Now, what was the background rate of myocarditis before and after vaccine rollout?

“Myocarditis [was] very rare before COVID-19 vaccination; it could happen. The background rate of with parvovirus or Coxsackievirus is about four cases per million per year. Our initial CDC estimates, again, because they didn’t know the cohort — they estimated 62 cases per million. And then a case series was published by Sharff & Colleagues from Kaiser Permanente, and they had the number up to 500 plus cases per million.”

Nor is it ‘mild,’ as Dr. McCullough details.

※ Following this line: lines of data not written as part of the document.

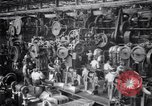 Image of Ford motor company Dearborn Michigan USA, 1932, second 6 stock footage video 65675037756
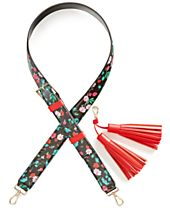 kate spade new york Mix It Up Strap/Tassel Pack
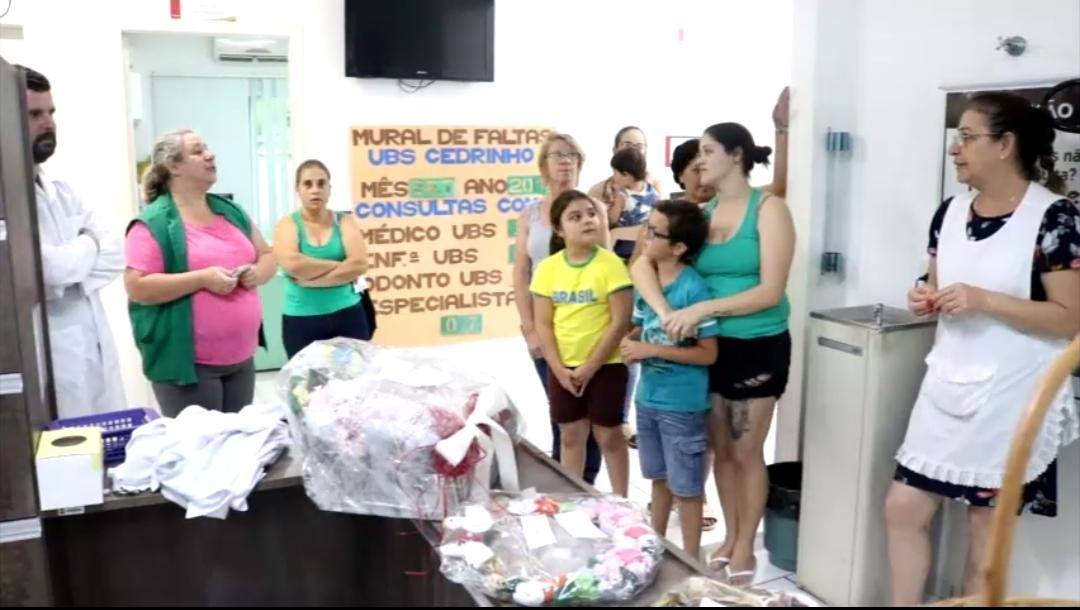 Prefeitura estimula trabalho voluntariado de clubes de mães em Brusque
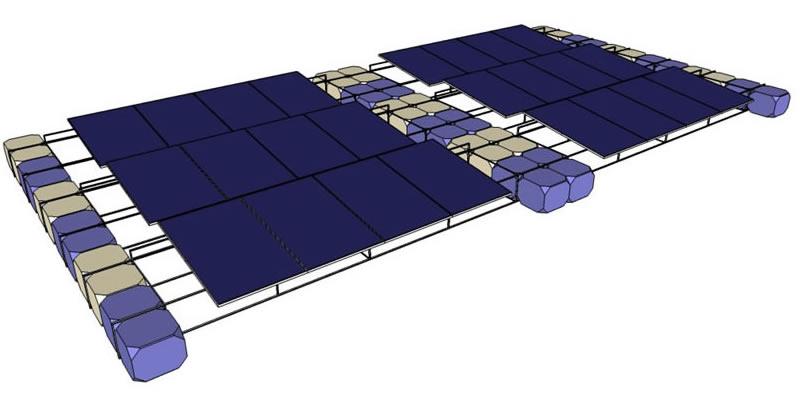 Floating Photovoltaic Pv Platforms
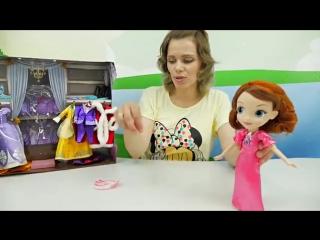 Видео для девочек   Играем с интересными куклами Доктор Плюшева София Прекрасная Маленькие Феи Де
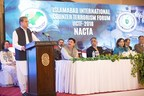 3-Day Islamabad International Counter Terrorism Forum 2018 (IICTF-2018) Concluded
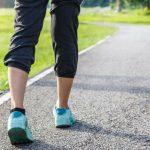 Com Que Frequência um Iniciante Deve Caminhar Para Perder Peso?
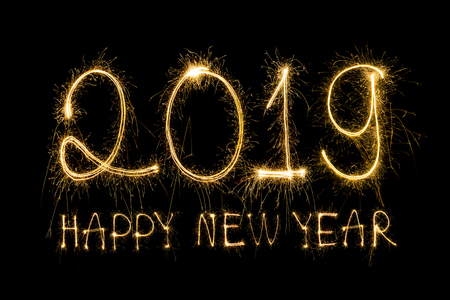 Happy new year 2019  written with Sparkle firework Stock Photo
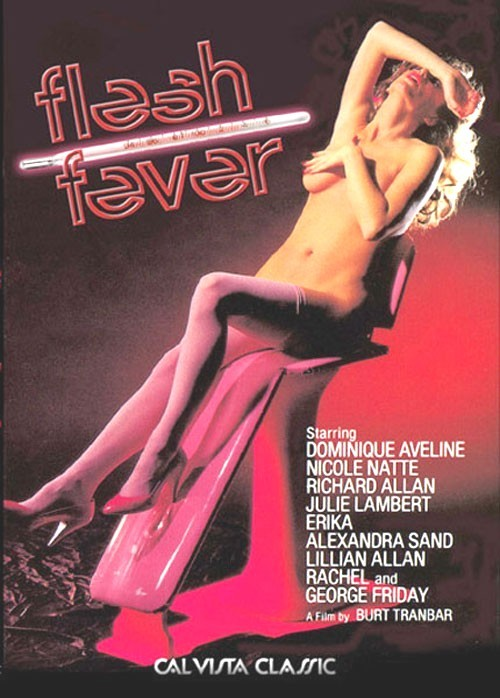 Flesh Fever (1979) - original poster - vintagepornfun.com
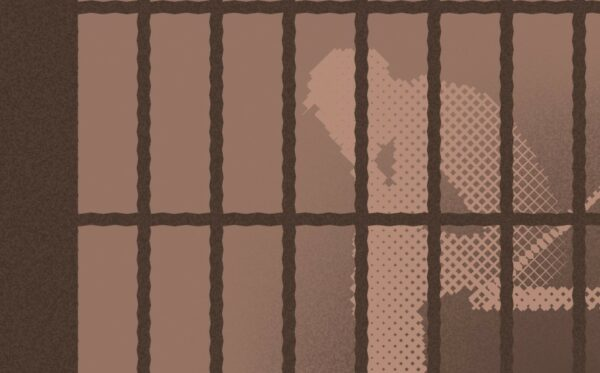 Years behind bars without judgment: prolonged pre-trial detention in Ukraine in violation of reasonable time of criminal proceedings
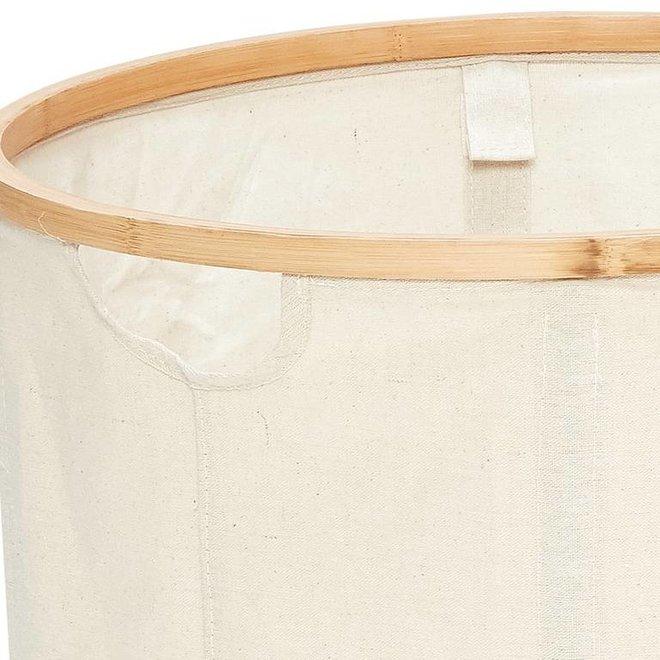 wasmand, bamboe/textiel, rond - set van 2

“I can tell you as a cardiologist, heart damage causes scarring, and when there’s a scar, that’s a setup for an abnormal heart rhythm, and that abnormal heart rhythm can lead to a cardiac arrest.

The reason why myocarditis is so important in children is that when there’s superimposed adrenaline and noradrenaline in exercise, it is the trigger for cardiac arrest.

And it may explain why we’ve seen scores of athletes die on the field or die during training or other events because it’s subclinical myocarditis, and then superimposed adrenaline surge.”

So I can tell you, as a cardiologist, we take this degree of heart damage seriously. There is no heart damage that’s mild or inconsequential. And there are papers now by Jenna Schauer showing it doesn’t go away.

So I can tell you, as a doctor, in children, the COVID-19 vaccines are not medically necessary. They’re not clinically indicated. So I think Denmark’s got it right. They should withdraw all vaccination for young people.”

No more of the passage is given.